● EXTRACT PROVIDED:

Studio album by Ludo
- Released: February 26, 2008
- Recorded: Sound City and Studio Delux in Van Nuys, CA and Sawhorse Studios in St. Louis, MO
- Genre: Pop rock
- Length: 48:31
- Label: Island/Redbird Records
- Producer: Matt Wallace

Ludo chronology
| Broken Bride (2005) | You're Awful, I Love You (2008) | Prepare the Preparations (2010) |

Singles from You're Awful, I Love You
- "Drunken Lament (Digital Only)"; "Love Me Dead"; "Go-Getter Greg";

= You're Awful, I Love You =

You're Awful, I Love You is the second full-length studio album by St. Louis pop punk indie band Ludo and the band's first to be released by Island Records. The title comes from a lyric in their single, "Love Me Dead." The song "Love Me Dead" was featured in a summer 2008 promo for the television series House and also became Ludo's most successful song to date, peaking at #8 on the Billboard Alternative Songs Chart.

==Critical reception==

IGNs Chad Grischow praised lead singer Andrew Volpe's vocals for being "compelling without becoming theatrical" and the mixture of "poppy hooks and macabre lyrics" throughout the track listing but felt that most of them "fall short with bland verses ("Drunken Lament")" and "a little too much pop gloss ("Mutiny Below")". He concluded that, "You're Awful, I Love You is a solid album of straight-ahead rockers, enhanced by some creepy songwriting and fantastic hooks. Ludo's major label debut hints that they probably have a great album or two in them, if they can overcome their inconsistency. Still, you will not want to turn your back on this one, for a few reasons." AllMusic writer William Ruhlmann felt that the band's lyricism was considerably "dumbed down" from their previous effort, noting how "Topeka" squanders its beginning by having a lack of direction and continuous repetition of said beginning, and highlighting "Go-Getter Greg" for having "enough flair" to come from their first album, concluding that "Those who have never heard Ludo may think You're Awful, I Love You is an efficient work of pop/rock. Those who know better will be disappointed." A writer for Alternative Addiction preferred the "darker themed songs ("Love Me Dead", "Lake Pontchartrain")" over the "really bright, energetic and fun ("Please", "Such As It Ends")" but gave credit to the latter for having a likable charm to them, concluding that the record "brings the band's intelligent and quirky rock to the mainstream, and that's never a bad thing."

Professional ratings
Review scores
| Source | Rating |
| AllMusic | Star Half star |
| Alternative Addiction | Star Half star |
| Alternative Press | ^{[citation needed]} |
| IGN | Star Half star |
| People | Star Half star |

==Track listing==

- The album also contains a hidden track in the pregap of the album entitled "Goodbye Bear".

● A set of data:
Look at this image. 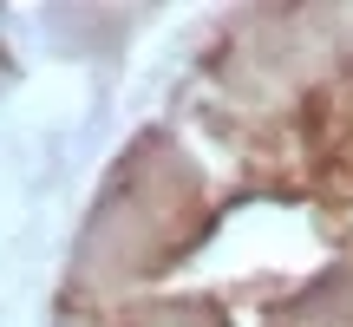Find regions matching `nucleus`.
<instances>
[{
    "label": "nucleus",
    "mask_w": 353,
    "mask_h": 327,
    "mask_svg": "<svg viewBox=\"0 0 353 327\" xmlns=\"http://www.w3.org/2000/svg\"><path fill=\"white\" fill-rule=\"evenodd\" d=\"M59 327H353V20L229 26L118 157Z\"/></svg>",
    "instance_id": "obj_1"
}]
</instances>
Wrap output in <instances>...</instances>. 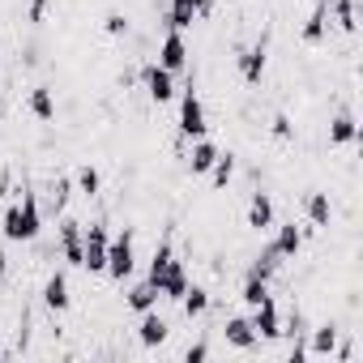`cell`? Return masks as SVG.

● WHAT IS BEING ASKED: Decide whether each statement agrees with the album article, answering yes or no and quoting the words from it that settle the point: 1. "Love Me Dead" peaked at #8 on the Billboard Alternative Songs Chart. 2. The album was recorded only in St. Louis. 3. The AllMusic writer singled out "Topeka" for having enough flair to come from the band's first album. The records are taken from a different source than the album article.

● THE ANSWER:
1. Yes: "peaking at #8 on the Billboard Alternative Songs Chart"
2. No: "Sound City and Studio Delux in Van Nuys, CA and Sawhorse Studios in St. Louis, MO"
3. No: "highlighting "Go-Getter Greg" for having "enough flair" to come from their first album"